Well, they must be—they don’t guarantee a union victory.

Rothenberg went on:

Workers should not have to endure threats and intimidation in order to obtain the right to collectively bargain[.]

Certainly.  And they are, for the most part, free of threats and intimidation in Tennessee, as they are in every right-to-work State.  Workers also, though, should not have to endure threats and intimidation in order to maintain their right not to have a union “represent” them.

These workers have spoken, quite clearly, twice on this matter, now, and similarly situated workers throughout right-to-work States have been loud and clear with the same message to unions trying to interfere with their work environment: “Go away, and leave us alone.  Quit bothering us.”

Will the unions listen to the workers?  Do they ever?

Socialism

It seems Amazon has teamed with another company to create and issue a credit card that would be issuable to Amazon’s Prime members. It doesn’t matter what the purpose and parameters of the card are—they’re legal under existing law.

But none of that matters.  Senator and Progressive-Democratic Party Presidential candidate Bernie Sanders (I, VT) and his trophy BFF, Congresswoman Alexandria Ocasio-Cortez (D, NY), object to the card because it doesn’t suit their requirements.  And since they object, they’ve vowed to destroy the card, should Sanders be elected President.

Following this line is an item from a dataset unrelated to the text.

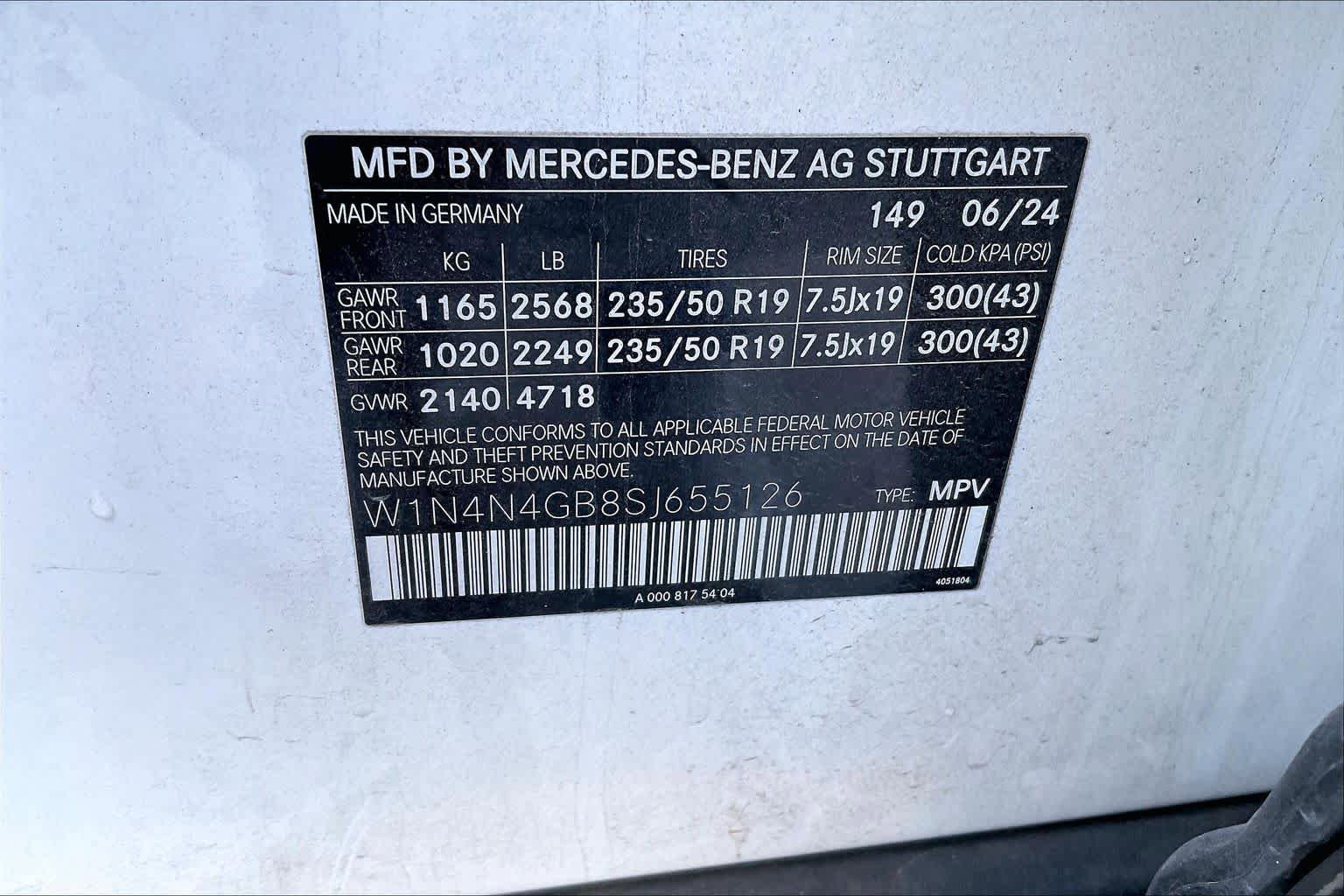 Used 2025 Mercedes-Benz GLA 250 image 34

It doesn’t matter what their objections are; Sanders and Ocasio-Cortez intend to use Government power to destroy a private enterprise’s product because that product wouldn’t fit their government’s purpose for private enterprise products.

Sanders pretends his ideology, his policy, is democratic socialism.  No, this example of his is straight up socialism.  In particular, it’s the fascism subset of socialism, since Sanders would presume to have government impose its production policy on a private enterprise.

The sad—and dangerous—thing is, Sanders knows this distinction full well, even if Ocasio-Cortez might not.